> **TEKSTFRAGMENT**
--

Binnen zien we als eerste een roze en een blauwe slaapkamer. “Hebben jullie ook een kindje?” vraagt Marie-José. L. knikt en ik hoor mezelf zeggen: “Ons kindje is een zoontje.”
Marie-José kijkt me glimlachend aan maar voordat ik verder kan gaan, vraagt L. of die schuifdeuren deel waren van het originele ontwerp. Marie-José zegt iets over Japanse invloeden en het concept van de transparante deur. Wanneer ze ons voor gaat in de richting van de volgende slaapkamer, kijkt L. me even aan. Haar blik is niet onvriendelijk, maar ik heb me wel eens populairder gevoeld.
“De master bedroom,” zegt Marie-José en ze spreidt haar armen alsof ze ons binnenleidt in Wayne Manor. Er hangt erotische kunst aan de muur. Marie-José ziet me denken en knipoogt: “Daar heb ik niet zelf voor geposeerd hoor.” Ik lach maar een beetje en ontwijk L.’s blik. Ik vind erotische kunst in een slaapkamer net zoiets als foto’s van een kreeft in een keuken. Ja, we eten soms kreeft. Maar meestal zijn het aardappelen hoor.
We gaan verder en de twee vrouwen praten over de VeeveeEe, wat staat voor Vereniging van Eigenaren. Dat wist ik. Maar wat zo’n genootschap nou precies doet, is me een raadsel. “De VeeveeEe is zeer actief,” zegt Marie-José. “We vergaderen minstens één keer per jaar.” Ik knik. Weer iets geleerd. De Vereniging van Eigenaren is een Reuzenpanda.
Wanneer we de huiskamer binnenstappen, staat er een man op van de bank. Hij zegt: “Ralph. Hai.” Ik schud zijn uitgestoken hand en knijp er hard in. Ik adem misschien geen succes, maar een ferme handdruk kan niemand mij ontzeggen. Ralph vraagt: “Wat vinden jullie van ons stulpje?”
Een dag voor de bezichtiging las ik ergens dat er geen tactiek bestaat voor dit soort momenten. Je moet gewoon jezelf zijn. Niet overdreven nonchalant lopen doen. Eventueel enthousiasme hoeft niet te worden verborgen. Over het uitlachen van de heer des huizes werd niets gezegd. Maar ik vermoed dat het onze zaak geen goed zal doen.

--

> **INHOUD DATASET**

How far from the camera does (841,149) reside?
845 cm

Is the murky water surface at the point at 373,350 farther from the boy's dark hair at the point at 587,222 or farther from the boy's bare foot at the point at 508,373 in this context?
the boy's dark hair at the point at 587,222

--

> **UIT TE VOEREN TAAK**
Schrijf het tekstfragment over de huisbezichtiging verder, te beginnen direct na de laatste zin ervan.

> **ANTWOORD HIERONDER**
“Mooi huis,” zeg ik en kijk goedkeurend om me heen. Het interieur druipt van het geld. Ik vraag me af hoe wij deze ruimte ooit gaan vullen. Ralph knikt. “Ja, het is een fijne plek. Maar goed, op een gegeven moment wil je een echt huis.”
Ik kijk hem aan en concludeer dat Ralph een doodlopende straat is. Ik stel me voor hoe hij in een onderbroek van tachtig euro zijn tepelhaar verwijdert. Met een pincet. Ik wil Ralph vertellen dat ik mijn geld verdien met de handel in tweedehands boeken. En dat ik shag rook. Dat ik tien jaar geleden op de zolder van een slooppand in Osdorp woonde. Maar dat zal onze zaak waarschijnlijk ook geen goed doen. Ik bijt op mijn tong. L. zegt dat we nog even naar de berging gaan kijken.
Twintig minuten later fietsen we terug naar de Baarsjes. L. zegt: “Het is een droomhuis.” Ik knik. Ik vind dat ze gelijk heeft. Ik zeg: “Maar in een droom kun je niet echt wonen.”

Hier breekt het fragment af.